May 31, 2004

Judging Bork

by PG

The death of Watergate special prosecutor Archibald Cox occasions a post from Kieran Healy on how Weberian theory of authority and bureaucracy is illustrated in the drama of the Saturday Night Massacre.

On October 22, 1973, Nixon demanded that Attorney General Elliott Richardson fire Cox (Nixon himself did not have the authority to discharge a special prosecutor, as that office is appointed by Congress and overseen by the Justice Department). Richardson refused, as did his deputy William Ruckelshaus. Both were fired/ forced to resign by Nixon.

Next in the line of succession was Solicitor General Robert H. Bork. Bork fired Cox, and the office of independent prosecutor was abolished, with its functions turned over to the executive-controlled DOJ.

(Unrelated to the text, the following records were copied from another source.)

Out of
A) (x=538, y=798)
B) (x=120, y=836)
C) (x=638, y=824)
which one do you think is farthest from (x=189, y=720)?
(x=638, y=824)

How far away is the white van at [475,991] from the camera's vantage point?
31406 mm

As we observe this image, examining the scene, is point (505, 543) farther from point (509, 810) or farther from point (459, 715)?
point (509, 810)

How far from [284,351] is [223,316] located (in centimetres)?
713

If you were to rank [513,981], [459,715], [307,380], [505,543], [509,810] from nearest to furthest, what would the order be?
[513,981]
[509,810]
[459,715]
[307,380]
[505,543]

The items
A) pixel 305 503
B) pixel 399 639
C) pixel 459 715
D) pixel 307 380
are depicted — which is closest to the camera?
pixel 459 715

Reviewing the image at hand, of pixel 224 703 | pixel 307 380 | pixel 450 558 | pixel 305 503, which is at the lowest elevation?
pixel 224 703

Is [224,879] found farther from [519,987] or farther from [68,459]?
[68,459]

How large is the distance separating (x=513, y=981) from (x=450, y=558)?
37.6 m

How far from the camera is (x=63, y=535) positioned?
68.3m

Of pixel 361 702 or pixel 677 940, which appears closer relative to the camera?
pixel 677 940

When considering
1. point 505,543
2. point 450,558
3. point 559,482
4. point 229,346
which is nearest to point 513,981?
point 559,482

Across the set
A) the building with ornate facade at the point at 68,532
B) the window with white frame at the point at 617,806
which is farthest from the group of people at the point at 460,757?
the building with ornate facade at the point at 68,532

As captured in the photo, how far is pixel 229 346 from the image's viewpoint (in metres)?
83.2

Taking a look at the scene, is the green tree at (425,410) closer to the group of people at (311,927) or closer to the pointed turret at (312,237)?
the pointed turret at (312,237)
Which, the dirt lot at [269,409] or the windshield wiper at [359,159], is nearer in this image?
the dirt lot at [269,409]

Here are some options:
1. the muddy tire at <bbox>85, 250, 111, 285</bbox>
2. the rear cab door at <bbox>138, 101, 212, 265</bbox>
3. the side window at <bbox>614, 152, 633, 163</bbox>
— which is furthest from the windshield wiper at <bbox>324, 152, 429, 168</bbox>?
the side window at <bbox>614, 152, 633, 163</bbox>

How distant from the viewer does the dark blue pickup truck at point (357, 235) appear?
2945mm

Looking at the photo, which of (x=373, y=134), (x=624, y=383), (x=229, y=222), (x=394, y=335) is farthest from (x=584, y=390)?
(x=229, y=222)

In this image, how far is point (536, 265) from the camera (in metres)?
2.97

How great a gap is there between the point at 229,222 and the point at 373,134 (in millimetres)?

I'm fairly sure that I learned about all this in high school government class, where I was taught by a libertarian-leaning Reagan fan. This teacher's rationale for Bork's action was that someone had to do it -- that, had Bork also refused to get rid of Cox, Nixon was ready to keep on firing people down the chain of command at Justice until Cox was gone.

In this view, little was to be gained by Bork's following Richardson's and Ruckelshaus's example. Their exits from the Administration already demonstrated that Nixon was a loon, had that not been sufficiently clear heretofore. As Cox said, "Whether ours shall be a government of laws and not of men is now for Congress"; with Nixon running roughshod over his own DOJ, Congress would have to be the one to stop the madness.

Healy seems to have a less charitable perception of Bork. He implies by his contrast of Bork with Richardson that the former lacked the "great personal integrity" of the latter, and that Bork thought Nixon had the authority to block an investigation of himself. Richardson, in Healy's description, typifies someone who believes in legal-rational authority (government of laws); Bork someone who believes in traditional authority (government of men).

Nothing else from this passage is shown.